The convergence curves of the six algorithms for the three PV models are shown in Figure 14. Obviously, among the three models, the DCWPA has the fastest convergence speed, and the optimal solution is better than other algorithms. As can be seen from Figure 14, PSO converges rapidly but falls into the local optimal solution. The convergence speed of CSA is slow, and it is difficult to find the optimal value. The WPA has some advantages in solving, but its local exploration ability is weak, and the accuracy of the solution is low. IJAYA and ABC have faster convergence speed and higher accuracy, but the solution results of the two algorithms are slightly inferior to the DCWPA. The DCWPA has the fastest convergence speed and the highest solution accuracy and shows strong optimization ability.

Therefore, through the practical application of the DCWPA in PV system parameter identification, it is proved that the proposed DCWPA is effective and superior in practical production and life.

7. Conclusions

Aiming at the low accuracy problem of parameter identification by the current intelligent optimization algorithm in a PV model, this paper improves the basic wolf pack algorithm and puts forward a novel drunken adaptive walking chaotic wolf pack algorithm, which is named the DCWPA for short. The DCWPA uses the chaotic map sequence to initialize the population, thus to improve the diversity of the initial population. It adopts the walking direction mechanism based on the drunk walking model and the adaptive walking step size to increase the randomness of walking, enhance the individual’s ability to explore and develop and improve the ability of algorithm optimization. It also designs the judgment conditions for half siege in order to accelerate the convergence of the algorithm and improve the speed of the algorithm.

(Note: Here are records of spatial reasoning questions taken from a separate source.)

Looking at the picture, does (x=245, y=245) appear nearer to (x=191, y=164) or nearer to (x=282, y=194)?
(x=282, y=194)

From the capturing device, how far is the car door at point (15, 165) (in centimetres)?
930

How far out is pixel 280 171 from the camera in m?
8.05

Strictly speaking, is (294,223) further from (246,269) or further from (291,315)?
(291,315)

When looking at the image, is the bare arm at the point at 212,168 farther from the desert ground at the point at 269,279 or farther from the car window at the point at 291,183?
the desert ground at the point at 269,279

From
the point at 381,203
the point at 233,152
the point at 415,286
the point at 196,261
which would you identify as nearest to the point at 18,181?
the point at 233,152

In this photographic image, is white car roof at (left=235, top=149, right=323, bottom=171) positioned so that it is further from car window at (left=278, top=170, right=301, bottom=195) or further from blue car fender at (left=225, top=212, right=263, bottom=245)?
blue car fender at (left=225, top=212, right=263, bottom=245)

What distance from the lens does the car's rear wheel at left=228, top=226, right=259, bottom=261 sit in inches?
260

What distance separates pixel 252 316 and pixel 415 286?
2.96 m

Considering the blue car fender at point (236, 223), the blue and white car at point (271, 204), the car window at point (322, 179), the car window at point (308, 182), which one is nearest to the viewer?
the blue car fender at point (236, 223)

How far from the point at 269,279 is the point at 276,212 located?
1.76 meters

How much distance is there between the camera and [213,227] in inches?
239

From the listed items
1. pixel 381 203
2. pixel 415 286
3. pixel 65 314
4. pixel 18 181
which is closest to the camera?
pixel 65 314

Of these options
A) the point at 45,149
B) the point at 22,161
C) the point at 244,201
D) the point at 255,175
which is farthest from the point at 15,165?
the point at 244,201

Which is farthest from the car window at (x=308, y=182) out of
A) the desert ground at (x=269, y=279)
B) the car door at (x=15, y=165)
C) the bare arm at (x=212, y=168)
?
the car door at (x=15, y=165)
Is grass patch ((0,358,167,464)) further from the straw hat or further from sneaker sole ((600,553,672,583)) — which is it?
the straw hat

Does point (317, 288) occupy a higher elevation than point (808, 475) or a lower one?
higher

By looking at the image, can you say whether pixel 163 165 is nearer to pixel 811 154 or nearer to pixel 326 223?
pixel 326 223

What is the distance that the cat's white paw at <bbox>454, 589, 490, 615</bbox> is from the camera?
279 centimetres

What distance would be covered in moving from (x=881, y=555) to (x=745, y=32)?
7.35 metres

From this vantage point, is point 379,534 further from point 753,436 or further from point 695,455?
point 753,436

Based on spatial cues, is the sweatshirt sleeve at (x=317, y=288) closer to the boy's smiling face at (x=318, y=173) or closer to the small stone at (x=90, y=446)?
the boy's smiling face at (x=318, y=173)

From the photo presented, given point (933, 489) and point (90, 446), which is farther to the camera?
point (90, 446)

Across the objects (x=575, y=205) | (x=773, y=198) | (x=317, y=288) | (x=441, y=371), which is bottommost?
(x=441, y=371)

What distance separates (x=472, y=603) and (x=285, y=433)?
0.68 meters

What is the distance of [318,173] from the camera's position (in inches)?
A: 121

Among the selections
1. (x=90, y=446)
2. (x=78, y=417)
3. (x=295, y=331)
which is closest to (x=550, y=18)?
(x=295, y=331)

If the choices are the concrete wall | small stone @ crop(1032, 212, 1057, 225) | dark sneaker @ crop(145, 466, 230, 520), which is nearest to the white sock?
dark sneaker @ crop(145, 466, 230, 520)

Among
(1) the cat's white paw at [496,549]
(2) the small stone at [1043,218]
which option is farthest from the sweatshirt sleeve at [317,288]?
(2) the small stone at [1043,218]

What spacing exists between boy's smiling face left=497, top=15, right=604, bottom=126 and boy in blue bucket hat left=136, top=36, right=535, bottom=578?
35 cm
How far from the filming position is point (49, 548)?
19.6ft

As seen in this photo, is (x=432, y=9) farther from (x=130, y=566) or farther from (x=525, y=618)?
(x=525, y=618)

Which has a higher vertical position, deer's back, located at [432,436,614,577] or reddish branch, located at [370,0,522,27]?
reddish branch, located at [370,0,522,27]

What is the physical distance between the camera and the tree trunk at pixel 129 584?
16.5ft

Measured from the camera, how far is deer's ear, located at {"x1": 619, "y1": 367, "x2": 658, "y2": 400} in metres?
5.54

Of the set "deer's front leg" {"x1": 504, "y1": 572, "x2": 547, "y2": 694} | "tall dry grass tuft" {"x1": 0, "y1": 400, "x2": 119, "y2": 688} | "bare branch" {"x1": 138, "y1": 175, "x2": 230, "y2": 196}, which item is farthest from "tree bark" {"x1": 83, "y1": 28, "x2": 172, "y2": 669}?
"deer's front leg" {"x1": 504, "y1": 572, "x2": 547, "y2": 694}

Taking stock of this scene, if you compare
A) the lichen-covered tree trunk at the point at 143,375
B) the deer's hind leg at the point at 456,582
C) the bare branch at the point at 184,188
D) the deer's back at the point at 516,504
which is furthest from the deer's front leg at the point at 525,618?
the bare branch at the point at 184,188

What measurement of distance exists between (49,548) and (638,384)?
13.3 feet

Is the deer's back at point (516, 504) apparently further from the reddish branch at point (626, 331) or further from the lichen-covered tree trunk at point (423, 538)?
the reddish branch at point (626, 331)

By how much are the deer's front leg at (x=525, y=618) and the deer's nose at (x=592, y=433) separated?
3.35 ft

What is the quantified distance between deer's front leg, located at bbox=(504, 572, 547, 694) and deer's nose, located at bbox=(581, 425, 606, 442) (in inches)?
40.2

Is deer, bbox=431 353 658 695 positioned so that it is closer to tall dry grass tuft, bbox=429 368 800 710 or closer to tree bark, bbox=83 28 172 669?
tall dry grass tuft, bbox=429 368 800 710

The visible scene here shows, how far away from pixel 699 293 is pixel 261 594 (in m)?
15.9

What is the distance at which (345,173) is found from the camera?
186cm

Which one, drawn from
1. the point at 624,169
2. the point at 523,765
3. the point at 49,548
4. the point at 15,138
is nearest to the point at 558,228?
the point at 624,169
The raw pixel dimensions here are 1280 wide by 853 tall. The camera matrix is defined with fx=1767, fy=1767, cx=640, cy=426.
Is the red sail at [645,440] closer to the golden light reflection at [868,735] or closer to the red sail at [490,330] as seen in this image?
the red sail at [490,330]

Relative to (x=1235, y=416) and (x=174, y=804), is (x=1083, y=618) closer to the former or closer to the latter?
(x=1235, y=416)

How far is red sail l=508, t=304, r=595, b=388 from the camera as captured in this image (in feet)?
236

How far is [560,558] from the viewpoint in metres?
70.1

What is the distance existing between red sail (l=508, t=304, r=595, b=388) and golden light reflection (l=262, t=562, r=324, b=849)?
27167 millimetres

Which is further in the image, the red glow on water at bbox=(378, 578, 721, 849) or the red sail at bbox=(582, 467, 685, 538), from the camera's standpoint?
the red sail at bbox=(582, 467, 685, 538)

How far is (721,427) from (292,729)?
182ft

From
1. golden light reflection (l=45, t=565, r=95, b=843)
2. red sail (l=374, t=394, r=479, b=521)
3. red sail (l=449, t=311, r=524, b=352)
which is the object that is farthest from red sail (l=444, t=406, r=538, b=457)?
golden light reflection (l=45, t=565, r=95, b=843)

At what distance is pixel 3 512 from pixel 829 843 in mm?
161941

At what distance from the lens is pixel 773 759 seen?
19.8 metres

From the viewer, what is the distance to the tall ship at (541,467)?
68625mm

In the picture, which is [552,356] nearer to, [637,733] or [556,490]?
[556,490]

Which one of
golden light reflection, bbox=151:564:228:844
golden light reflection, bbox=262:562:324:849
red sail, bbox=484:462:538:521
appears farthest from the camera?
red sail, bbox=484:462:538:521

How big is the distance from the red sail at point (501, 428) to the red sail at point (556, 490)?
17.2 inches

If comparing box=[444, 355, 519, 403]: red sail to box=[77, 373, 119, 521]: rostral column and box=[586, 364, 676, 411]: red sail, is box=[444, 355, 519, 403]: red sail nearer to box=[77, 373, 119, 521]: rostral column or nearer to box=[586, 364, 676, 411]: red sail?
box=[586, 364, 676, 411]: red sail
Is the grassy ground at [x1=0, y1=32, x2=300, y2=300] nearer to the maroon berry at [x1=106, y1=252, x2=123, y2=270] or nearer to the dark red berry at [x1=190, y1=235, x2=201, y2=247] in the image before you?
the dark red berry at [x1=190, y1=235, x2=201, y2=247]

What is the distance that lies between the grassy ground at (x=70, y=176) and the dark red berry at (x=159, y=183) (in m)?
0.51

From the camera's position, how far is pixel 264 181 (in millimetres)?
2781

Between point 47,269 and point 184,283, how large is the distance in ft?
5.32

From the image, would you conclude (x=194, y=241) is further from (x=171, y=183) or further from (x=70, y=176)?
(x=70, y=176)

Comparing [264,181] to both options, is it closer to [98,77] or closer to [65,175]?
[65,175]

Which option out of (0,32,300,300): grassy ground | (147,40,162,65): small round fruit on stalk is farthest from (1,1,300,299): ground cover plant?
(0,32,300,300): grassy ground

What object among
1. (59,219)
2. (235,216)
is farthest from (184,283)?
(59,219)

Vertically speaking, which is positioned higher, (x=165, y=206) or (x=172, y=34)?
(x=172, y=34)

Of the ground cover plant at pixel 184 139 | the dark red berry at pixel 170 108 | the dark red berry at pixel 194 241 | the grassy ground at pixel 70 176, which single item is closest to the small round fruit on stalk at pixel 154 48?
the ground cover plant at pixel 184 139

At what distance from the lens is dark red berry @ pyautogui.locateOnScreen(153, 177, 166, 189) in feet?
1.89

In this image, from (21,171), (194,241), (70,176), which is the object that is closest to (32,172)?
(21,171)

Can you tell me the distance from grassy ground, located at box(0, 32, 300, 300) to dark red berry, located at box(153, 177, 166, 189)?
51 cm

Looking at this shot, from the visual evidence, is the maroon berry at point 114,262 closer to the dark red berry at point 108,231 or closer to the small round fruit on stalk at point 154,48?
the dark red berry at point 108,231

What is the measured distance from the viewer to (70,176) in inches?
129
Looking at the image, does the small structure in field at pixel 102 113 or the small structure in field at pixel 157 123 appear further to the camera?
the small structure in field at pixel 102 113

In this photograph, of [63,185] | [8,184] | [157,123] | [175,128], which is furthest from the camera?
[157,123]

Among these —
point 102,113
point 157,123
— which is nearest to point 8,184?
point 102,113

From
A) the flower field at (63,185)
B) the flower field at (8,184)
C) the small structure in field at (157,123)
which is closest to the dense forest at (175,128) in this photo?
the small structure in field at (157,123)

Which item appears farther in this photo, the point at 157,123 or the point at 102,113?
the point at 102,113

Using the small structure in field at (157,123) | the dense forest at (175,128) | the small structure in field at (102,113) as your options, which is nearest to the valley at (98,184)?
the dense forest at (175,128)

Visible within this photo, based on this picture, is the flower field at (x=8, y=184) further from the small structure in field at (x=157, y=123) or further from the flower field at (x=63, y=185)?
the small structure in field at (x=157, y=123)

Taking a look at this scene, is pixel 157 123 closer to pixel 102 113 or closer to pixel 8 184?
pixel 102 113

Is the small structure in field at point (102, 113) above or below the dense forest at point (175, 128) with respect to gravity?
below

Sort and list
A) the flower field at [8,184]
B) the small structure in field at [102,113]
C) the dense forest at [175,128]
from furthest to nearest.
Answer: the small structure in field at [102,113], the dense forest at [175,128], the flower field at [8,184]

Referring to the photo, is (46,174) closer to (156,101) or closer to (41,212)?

In the iterative process, according to the change of the optimal solution, the Hamming Distance is used to judge the similarity of individuals in the population, and the individuals of the population are constantly updated to avoid the algorithm from stopping evolution prematurely due to falling into local optimization. This paper selects eight standard test functions (Benchmark) with different characteristics to verify the performance of the DCWPA algorithm for continuous optimization and uses it for parameter identification of a single-diode five-parameter model, a double-diode seven-parameter model and a photovoltaic module model. The results show that the DCWPA has stronger optimization ability in high-dimensional complex continuous reading space and can accurately and reliably identify the model parameters of photovoltaic modules. This research provides a new idea and method for solving the parameter identification problem of a PV module model.

Although the DCWPA shows better performance in PV module model parameter identification, there are still some works that need further improvement. First, whether the proposed method still has good performance for complex PV module models requires continued validation and research. In addition, in terms of the DCWPA algorithm, too many parameters and complex algorithm processes still need to be solved in the next step. Finally, the method should be further extended to other practical engineering problems.